How difficult it has been, even with the backing of United Nations resolutions and 150 nations, to find out who raised or sent those dollars.

But is a grave, and naïve, mistake to think that al Qaeda is the only global group organizing terror. It is equally naïve to think that the capture of Osama bin Laden would alone bring an end to extreme fundamentalist mass murder.

Single terrorist acts produce alarm and worry — they rarely cause widespread panic. They rightly revolt and anger us, and for those they affect they pain us greatly.

But if the nihilists of terror were to use smallpox, or again try anthrax, or move on to sarin or plague or ricin, then the scale of devastation would be beyond comprehension.
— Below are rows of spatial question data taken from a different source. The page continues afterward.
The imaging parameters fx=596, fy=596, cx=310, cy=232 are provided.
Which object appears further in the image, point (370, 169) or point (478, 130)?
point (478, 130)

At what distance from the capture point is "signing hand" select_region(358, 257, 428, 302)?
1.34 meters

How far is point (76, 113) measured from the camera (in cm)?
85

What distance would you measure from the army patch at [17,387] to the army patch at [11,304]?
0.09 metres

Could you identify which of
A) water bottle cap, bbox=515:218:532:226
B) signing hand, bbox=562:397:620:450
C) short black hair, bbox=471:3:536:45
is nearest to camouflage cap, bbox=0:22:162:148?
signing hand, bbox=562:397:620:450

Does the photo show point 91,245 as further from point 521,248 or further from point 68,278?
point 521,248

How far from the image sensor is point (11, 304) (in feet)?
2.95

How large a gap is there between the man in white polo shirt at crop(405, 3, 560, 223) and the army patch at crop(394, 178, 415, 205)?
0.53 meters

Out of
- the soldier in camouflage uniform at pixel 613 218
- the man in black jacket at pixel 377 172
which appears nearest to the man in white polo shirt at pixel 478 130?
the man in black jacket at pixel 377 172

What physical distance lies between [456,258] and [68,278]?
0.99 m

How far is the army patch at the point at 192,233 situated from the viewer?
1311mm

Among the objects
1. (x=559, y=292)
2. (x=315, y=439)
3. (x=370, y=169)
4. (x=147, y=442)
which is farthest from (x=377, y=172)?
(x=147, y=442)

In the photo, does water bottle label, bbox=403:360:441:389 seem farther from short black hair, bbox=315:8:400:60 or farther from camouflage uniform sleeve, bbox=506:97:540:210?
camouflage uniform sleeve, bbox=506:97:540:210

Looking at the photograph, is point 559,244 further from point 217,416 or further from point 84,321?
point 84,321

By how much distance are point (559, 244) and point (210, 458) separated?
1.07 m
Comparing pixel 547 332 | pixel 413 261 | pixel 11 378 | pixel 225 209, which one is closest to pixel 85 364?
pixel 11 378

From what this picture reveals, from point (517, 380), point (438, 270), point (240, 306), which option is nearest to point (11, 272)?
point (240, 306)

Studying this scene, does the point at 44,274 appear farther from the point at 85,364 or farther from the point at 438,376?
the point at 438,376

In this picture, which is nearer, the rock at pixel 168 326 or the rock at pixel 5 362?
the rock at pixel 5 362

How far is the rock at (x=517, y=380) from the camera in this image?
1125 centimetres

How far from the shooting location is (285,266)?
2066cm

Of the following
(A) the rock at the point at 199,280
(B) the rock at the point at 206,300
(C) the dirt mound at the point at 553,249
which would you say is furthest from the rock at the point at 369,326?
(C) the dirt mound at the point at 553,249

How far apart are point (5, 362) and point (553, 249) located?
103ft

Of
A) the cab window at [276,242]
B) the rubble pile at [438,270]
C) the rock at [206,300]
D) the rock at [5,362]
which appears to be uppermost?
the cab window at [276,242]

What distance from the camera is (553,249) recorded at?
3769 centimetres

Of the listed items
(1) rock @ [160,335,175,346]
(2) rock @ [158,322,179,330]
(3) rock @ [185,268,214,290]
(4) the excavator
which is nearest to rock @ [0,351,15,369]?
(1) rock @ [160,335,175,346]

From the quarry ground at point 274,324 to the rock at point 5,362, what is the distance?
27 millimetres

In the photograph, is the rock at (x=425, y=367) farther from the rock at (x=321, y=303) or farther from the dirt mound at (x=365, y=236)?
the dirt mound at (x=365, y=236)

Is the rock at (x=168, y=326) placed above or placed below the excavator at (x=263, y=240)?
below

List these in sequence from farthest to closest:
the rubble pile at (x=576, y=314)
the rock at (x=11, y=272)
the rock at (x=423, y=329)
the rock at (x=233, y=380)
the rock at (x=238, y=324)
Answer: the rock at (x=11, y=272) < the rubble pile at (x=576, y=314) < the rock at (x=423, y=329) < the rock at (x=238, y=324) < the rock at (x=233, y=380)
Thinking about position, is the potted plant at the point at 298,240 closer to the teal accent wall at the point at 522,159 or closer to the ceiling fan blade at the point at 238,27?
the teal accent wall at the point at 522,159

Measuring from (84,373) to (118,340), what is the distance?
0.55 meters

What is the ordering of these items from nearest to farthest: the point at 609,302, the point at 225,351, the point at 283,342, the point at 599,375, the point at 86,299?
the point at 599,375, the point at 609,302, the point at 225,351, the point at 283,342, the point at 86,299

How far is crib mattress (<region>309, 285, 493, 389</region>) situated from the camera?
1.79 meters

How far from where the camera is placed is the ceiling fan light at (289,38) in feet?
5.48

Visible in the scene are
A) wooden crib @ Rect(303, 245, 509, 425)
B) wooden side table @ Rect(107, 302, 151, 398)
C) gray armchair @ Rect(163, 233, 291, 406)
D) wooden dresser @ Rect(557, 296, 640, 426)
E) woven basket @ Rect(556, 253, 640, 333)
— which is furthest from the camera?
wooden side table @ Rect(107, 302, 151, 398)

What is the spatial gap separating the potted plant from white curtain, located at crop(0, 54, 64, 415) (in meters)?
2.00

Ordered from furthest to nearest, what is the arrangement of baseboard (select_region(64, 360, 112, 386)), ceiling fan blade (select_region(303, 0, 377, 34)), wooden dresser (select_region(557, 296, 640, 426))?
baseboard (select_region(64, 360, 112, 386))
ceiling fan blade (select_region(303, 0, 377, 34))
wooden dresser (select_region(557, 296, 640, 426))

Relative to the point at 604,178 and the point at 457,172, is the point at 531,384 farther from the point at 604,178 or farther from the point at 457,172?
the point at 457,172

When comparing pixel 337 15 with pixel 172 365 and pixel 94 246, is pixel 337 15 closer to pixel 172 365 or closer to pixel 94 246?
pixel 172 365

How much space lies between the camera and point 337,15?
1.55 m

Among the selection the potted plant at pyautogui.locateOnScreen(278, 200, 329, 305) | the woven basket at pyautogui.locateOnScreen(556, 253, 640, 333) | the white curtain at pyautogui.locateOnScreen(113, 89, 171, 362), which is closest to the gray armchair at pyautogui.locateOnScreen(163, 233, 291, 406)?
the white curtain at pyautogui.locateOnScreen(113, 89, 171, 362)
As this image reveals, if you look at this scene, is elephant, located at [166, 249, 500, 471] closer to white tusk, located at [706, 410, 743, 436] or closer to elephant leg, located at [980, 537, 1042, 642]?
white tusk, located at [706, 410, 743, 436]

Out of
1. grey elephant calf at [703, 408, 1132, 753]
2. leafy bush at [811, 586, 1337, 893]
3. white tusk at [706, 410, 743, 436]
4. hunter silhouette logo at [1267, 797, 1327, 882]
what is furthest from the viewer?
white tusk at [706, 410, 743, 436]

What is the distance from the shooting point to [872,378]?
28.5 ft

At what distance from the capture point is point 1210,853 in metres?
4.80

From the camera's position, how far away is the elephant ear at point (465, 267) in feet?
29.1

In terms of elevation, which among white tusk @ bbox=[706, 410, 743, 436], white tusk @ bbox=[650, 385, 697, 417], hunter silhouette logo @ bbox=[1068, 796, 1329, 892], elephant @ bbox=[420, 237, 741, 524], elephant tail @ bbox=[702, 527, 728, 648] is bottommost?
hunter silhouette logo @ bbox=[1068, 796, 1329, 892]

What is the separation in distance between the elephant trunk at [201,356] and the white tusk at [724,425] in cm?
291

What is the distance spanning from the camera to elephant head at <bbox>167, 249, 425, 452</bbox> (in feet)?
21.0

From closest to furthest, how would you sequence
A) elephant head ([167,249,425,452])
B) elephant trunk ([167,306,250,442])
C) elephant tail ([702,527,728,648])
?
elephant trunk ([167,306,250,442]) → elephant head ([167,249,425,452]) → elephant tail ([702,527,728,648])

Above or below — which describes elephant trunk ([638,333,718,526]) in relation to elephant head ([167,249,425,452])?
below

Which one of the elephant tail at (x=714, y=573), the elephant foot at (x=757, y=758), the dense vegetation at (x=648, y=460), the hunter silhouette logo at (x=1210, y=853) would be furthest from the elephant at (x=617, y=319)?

The liberation of smallpox in an airport, for example, could in a couple of weeks produce hundreds of thousands of fatalities in a host of countries.

Health systems would be swamped — civil society as we know it would be in balance. This no longer science fiction — just plan C or D for those who worship the religion of human destruction.

These then are warnings we must heed. The threats are real and the moment we relax they can happen. But there is always a danger in over warning – exciting complacency and a delusion of invulnerability.

The answer to the question I posed at the outset may well have been self-evident — but in many ways it still poses the biggest question of all.

In order to make our own society more socially just, fairer — and to provide the real opportunities for every citizen — what are we willing to do to make sure that a disordered world outside does not permanently prejudice anything we may desire to do inside?

Editor’s note: This essay is adapted from Lord George Robertson’s remarks at the John Smith Memorial Lecture, at the Smith Insitute in London, on March 31, 2004.